── Information shown

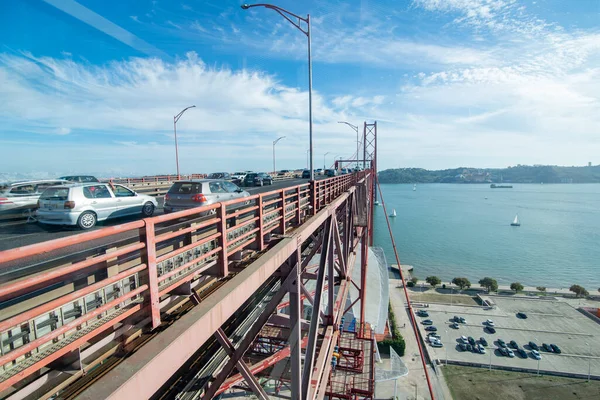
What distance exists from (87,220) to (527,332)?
143 feet

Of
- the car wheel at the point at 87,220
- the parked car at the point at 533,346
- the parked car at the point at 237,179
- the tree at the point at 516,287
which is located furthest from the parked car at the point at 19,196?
the tree at the point at 516,287

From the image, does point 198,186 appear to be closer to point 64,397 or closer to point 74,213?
point 74,213

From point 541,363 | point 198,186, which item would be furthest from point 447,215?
point 198,186

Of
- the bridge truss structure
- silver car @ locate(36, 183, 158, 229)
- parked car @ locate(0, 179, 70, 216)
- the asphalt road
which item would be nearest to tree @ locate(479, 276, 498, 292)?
the bridge truss structure

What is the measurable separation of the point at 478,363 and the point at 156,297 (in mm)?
33684

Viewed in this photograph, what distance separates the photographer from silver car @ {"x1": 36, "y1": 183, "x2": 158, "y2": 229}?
6926 millimetres

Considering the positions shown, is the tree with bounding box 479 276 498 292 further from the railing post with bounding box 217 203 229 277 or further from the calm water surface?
the railing post with bounding box 217 203 229 277

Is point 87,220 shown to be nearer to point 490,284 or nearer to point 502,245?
point 490,284

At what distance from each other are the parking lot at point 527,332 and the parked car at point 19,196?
3186cm

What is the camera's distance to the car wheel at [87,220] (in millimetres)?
7090

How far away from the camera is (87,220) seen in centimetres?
725

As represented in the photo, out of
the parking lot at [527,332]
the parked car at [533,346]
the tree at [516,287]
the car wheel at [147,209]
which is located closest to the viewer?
the car wheel at [147,209]

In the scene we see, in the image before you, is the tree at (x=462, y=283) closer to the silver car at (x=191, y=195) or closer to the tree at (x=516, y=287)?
the tree at (x=516, y=287)

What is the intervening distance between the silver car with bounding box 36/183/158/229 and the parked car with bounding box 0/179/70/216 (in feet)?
11.2
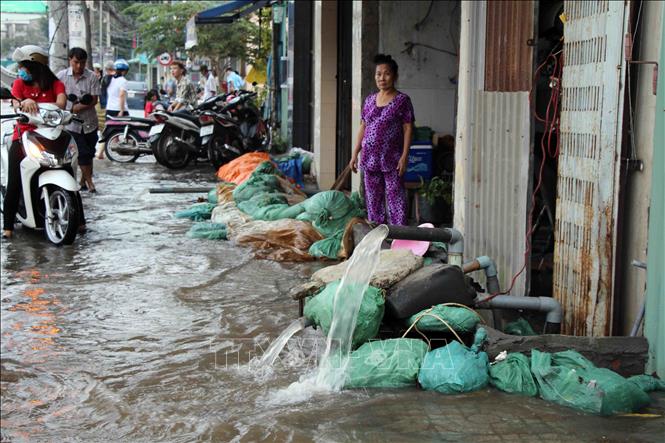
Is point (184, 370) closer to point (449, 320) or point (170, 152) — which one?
point (449, 320)

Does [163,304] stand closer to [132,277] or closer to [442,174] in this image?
[132,277]

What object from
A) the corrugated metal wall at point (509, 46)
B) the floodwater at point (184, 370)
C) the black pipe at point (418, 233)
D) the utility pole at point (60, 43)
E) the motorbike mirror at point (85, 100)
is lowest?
the floodwater at point (184, 370)

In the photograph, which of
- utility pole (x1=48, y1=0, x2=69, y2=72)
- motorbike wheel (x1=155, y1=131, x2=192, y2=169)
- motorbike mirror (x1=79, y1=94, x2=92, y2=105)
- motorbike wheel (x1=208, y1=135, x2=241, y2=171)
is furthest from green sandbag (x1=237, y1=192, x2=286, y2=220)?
motorbike wheel (x1=155, y1=131, x2=192, y2=169)

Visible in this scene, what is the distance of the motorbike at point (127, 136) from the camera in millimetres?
Answer: 16438

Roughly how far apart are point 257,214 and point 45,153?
88.1 inches

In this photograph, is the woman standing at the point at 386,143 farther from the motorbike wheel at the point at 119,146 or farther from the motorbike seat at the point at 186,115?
the motorbike wheel at the point at 119,146

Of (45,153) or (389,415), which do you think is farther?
(45,153)

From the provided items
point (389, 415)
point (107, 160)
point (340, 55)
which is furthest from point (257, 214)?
point (107, 160)

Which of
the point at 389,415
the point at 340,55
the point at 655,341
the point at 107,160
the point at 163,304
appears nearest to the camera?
the point at 389,415

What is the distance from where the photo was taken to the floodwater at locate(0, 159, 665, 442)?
393cm

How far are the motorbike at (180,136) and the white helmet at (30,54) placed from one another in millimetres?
6706

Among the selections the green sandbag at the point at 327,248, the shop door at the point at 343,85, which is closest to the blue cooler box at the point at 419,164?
the green sandbag at the point at 327,248

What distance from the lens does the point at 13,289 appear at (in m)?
6.68

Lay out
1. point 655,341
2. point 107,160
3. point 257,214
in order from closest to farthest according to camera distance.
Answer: point 655,341, point 257,214, point 107,160
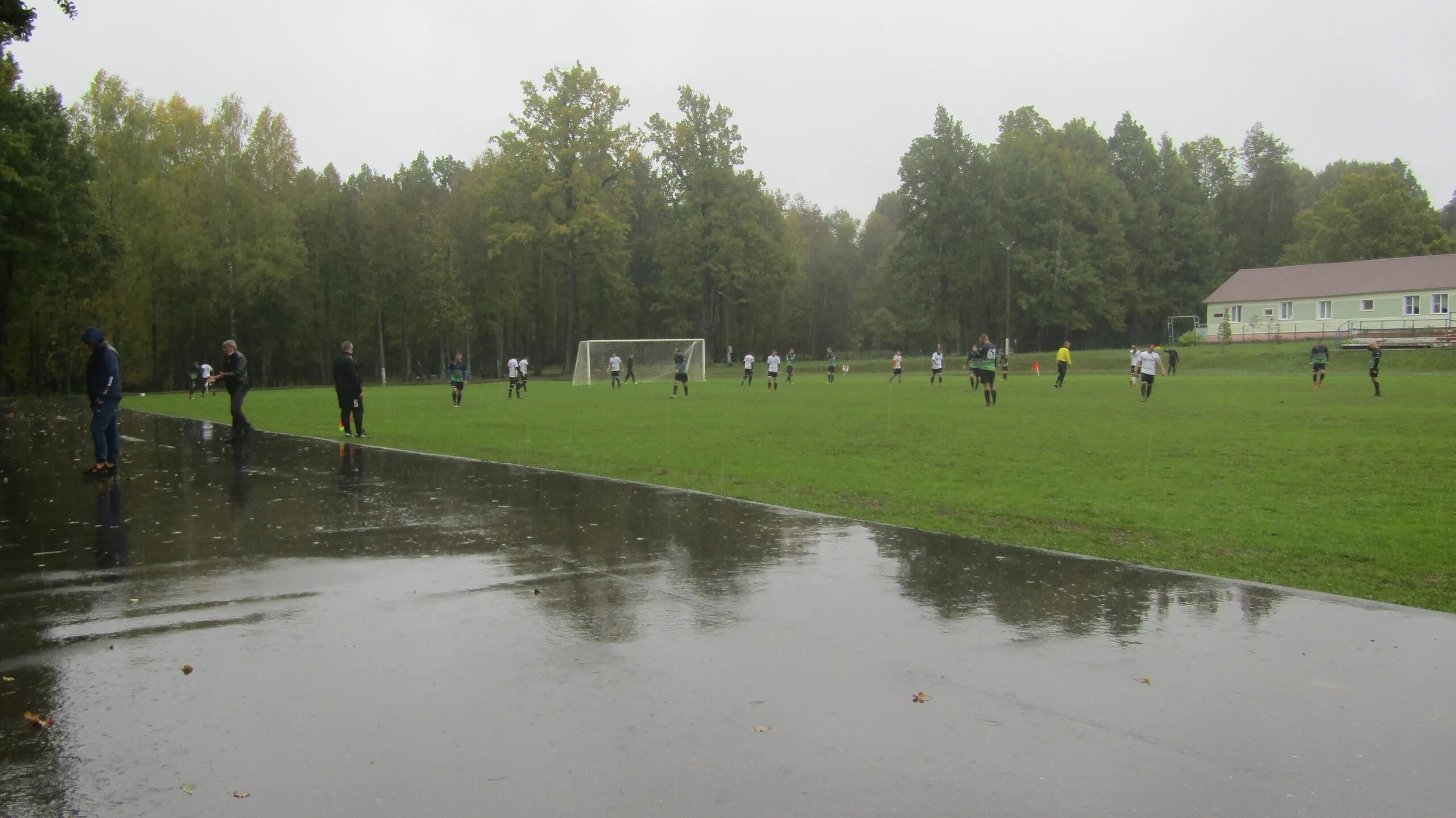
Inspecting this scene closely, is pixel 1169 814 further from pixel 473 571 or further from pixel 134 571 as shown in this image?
pixel 134 571

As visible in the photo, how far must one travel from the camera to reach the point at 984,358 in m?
30.3

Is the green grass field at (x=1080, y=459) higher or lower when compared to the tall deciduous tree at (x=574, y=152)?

────

(Your task): Return all of the records above word for word, without the pictures.

(Output for this exercise):
What distance exists from (87,220) to (527,332)?
143 feet

Of
- the car wheel at the point at 87,220
- the parked car at the point at 533,346
- the parked car at the point at 237,179
- the tree at the point at 516,287
which is located furthest from the parked car at the point at 19,196?
the tree at the point at 516,287

From the image, does point 198,186 appear to be closer to point 64,397 or closer to point 74,213?
point 74,213

From point 541,363 | point 198,186, which item would be furthest from point 447,215?
point 198,186

Of
- the bridge truss structure
- silver car @ locate(36, 183, 158, 229)
- parked car @ locate(0, 179, 70, 216)
- the asphalt road
which item would be nearest to tree @ locate(479, 276, 498, 292)?
the bridge truss structure

What is the measurable separation of the point at 478,363 and the point at 156,297 (in mm)?
33684

Viewed in this photograph, what distance separates the photographer from silver car @ {"x1": 36, "y1": 183, "x2": 158, "y2": 229}?
6926 millimetres

Considering the positions shown, is the tree with bounding box 479 276 498 292 further from the railing post with bounding box 217 203 229 277 or further from the calm water surface?
the railing post with bounding box 217 203 229 277

Is point 87,220 shown to be nearer to point 490,284 or nearer to point 502,245?
point 490,284

At what distance from each other are the parking lot at point 527,332 and the parked car at point 19,196?
3186cm

What is the camera's distance to the car wheel at [87,220] (in millimetres)?
7090

How far away from the camera is (87,220) seen in centimetres?
725

As represented in the photo, out of
the parking lot at [527,332]
the parked car at [533,346]
the tree at [516,287]
the car wheel at [147,209]
which is located closest to the viewer?
the car wheel at [147,209]

In the scene we see, in the image before you, is the tree at (x=462, y=283) closer to the silver car at (x=191, y=195) or closer to the tree at (x=516, y=287)?
the tree at (x=516, y=287)

What is the intervening distance between the silver car with bounding box 36/183/158/229 and the parked car with bounding box 0/179/70/216 (in feet)?
11.2
Is point (184, 370) closer to point (449, 320) or point (170, 152) — which one?
point (449, 320)

Does [163,304] stand closer to [132,277] or closer to [442,174] in this image?
[132,277]

What object from
A) the corrugated metal wall at point (509, 46)
B) the floodwater at point (184, 370)
C) the black pipe at point (418, 233)
D) the utility pole at point (60, 43)
E) the motorbike mirror at point (85, 100)
is lowest?
the floodwater at point (184, 370)

In the photograph, which of
- utility pole (x1=48, y1=0, x2=69, y2=72)
- motorbike wheel (x1=155, y1=131, x2=192, y2=169)
- motorbike mirror (x1=79, y1=94, x2=92, y2=105)
- motorbike wheel (x1=208, y1=135, x2=241, y2=171)
is furthest from green sandbag (x1=237, y1=192, x2=286, y2=220)?
motorbike wheel (x1=155, y1=131, x2=192, y2=169)

Visible in this scene, what is the distance of the motorbike at point (127, 136) from the camera in millimetres?
Answer: 16438

Roughly how far apart are point 257,214 and point 45,153?
88.1 inches

In this photograph, is the woman standing at the point at 386,143 farther from the motorbike wheel at the point at 119,146 or farther from the motorbike seat at the point at 186,115?
the motorbike wheel at the point at 119,146

Of (45,153) or (389,415), which do you think is farther?
(45,153)

From the provided items
point (389, 415)
point (107, 160)
point (340, 55)
which is furthest from point (257, 214)?
point (107, 160)

Which of
the point at 389,415
the point at 340,55
the point at 655,341
the point at 107,160
the point at 163,304
appears nearest to the camera?
the point at 389,415

What is the distance from where the photo was taken to the floodwater at locate(0, 159, 665, 442)?
393cm

How far are the motorbike at (180,136) and the white helmet at (30,54) placed from one another in millimetres?
6706

Among the selections the green sandbag at the point at 327,248, the shop door at the point at 343,85, which is closest to the blue cooler box at the point at 419,164?
the green sandbag at the point at 327,248

What distance from the lens does the point at 13,289 appear at (in m)?
6.68

Lay out
1. point 655,341
2. point 107,160
3. point 257,214
in order from closest to farthest according to camera distance.
Answer: point 655,341, point 257,214, point 107,160
Inspecting this scene closely, is pixel 1169 814 further from pixel 473 571 or further from pixel 134 571 as shown in this image?
pixel 134 571

As visible in the photo, how far must one travel from the camera to reach the point at 984,358 in m?
30.3

Is the green grass field at (x=1080, y=459) higher or lower when compared to the tall deciduous tree at (x=574, y=152)?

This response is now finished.